On average, it takes 3-5 years for vegetation to re-establish itself to a point where water absorption and soil stabilization returns to the pre-burn condition. Nearby properties remain at increased risk for flooding and debris flows for 1-3 years following a wildfire.
How to GET READY
If you live in a flood-prone area, consider making permanent changes to your home such as constructing retaining walls and raising your furnace and electrical panel above potential flood levels.
- Assemble an emergency supply kit as recommended by the American Red Cross.
- Register your phone number(s) at www.vcalert.org so you can receive emergency messages.
- Consider purchasing flood insurance. Many homeowner’s policies do not cover flood damage.
- Create a list of items to take with you if you are asked to evacuate. In addition to your emergency supplies, consider items such as: keys, cash and credit cards; photos; insurance papers; computers; prescriptions; and pet supplies.

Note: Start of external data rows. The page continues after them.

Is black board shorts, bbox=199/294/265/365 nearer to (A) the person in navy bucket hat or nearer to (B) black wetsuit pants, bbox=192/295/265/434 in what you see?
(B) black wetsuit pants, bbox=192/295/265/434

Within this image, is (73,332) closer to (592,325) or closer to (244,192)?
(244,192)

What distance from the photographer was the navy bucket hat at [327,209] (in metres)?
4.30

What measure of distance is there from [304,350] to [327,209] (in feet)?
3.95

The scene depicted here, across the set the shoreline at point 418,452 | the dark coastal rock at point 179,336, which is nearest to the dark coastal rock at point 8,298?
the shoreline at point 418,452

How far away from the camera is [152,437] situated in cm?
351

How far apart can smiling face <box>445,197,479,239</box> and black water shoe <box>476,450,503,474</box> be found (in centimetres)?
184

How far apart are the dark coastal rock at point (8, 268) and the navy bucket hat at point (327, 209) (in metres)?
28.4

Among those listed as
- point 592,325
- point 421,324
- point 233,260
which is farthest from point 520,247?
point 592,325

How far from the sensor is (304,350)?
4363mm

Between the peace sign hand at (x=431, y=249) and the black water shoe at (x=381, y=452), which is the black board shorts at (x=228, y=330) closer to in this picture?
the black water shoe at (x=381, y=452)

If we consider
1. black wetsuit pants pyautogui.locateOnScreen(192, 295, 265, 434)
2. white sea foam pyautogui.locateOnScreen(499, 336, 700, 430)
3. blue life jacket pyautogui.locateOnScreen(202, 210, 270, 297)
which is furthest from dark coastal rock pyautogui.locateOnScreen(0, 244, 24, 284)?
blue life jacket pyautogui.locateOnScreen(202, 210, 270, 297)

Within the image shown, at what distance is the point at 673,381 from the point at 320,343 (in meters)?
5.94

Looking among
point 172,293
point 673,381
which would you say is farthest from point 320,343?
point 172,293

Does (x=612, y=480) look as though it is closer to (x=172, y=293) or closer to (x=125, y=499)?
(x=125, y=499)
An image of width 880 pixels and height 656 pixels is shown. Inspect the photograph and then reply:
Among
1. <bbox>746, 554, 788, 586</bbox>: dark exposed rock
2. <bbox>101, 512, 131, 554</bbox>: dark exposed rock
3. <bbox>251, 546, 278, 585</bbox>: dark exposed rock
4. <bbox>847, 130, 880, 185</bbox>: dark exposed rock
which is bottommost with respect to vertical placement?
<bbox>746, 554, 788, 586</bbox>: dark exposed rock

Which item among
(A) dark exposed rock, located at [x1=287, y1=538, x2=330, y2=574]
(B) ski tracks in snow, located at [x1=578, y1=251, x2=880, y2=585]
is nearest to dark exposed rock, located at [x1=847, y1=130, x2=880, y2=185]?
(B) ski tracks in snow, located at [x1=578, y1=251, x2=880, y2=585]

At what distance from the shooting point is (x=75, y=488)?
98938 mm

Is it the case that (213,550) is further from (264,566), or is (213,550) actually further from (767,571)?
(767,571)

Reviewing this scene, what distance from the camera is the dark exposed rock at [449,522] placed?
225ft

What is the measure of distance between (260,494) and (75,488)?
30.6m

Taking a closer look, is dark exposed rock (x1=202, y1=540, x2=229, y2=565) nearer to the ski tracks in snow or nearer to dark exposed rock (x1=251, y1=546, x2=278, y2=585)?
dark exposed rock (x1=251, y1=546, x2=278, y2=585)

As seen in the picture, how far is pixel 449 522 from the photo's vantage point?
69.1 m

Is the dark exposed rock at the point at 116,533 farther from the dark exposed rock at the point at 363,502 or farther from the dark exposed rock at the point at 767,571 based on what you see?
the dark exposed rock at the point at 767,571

- Clear debris from roof gutters, downspouts and drains so water can flow and drain properly.
- Have a supply of sandbags and other flood prevention materials such as plastic sheeting, plywood and tarps.
- Check the roof for leaks or damage. Pay special attention to areas where separation could occur, such as around the chimney.
How to GET SET
- Gather emergency supplies, evacuation items and review evacuation routes in case you are asked to evacuate.
- Be aware that flash flooding can occur during periods of heavy or extended rain. If conditions warrant, take action immediately and evacuate the area.
- Fill the gas tanks in your vehicles.
- Bring in outside furniture that could be carried away by floodwaters.
- Move furniture and other valuables to high points – upper floors if possible – in your home.
- Fill and place sandbags if necessary.
- Monitor gutters, drains and other areas that could cause flooding.
Properly placed sandbags will redirect water, mud and debris but they will not completely seal out water. Sandbags should be used for low-flow protection (up to about two feet). Ventura County fire stations maintain only a limited supply of sandbags to be used during an emergency. Homeowners should not depend on that supply. Sand and sandbags can be purchased at many home improvement and hardware stores. Purchase sandbags early and make them a part of your emergency supplies so they will be available if you need them.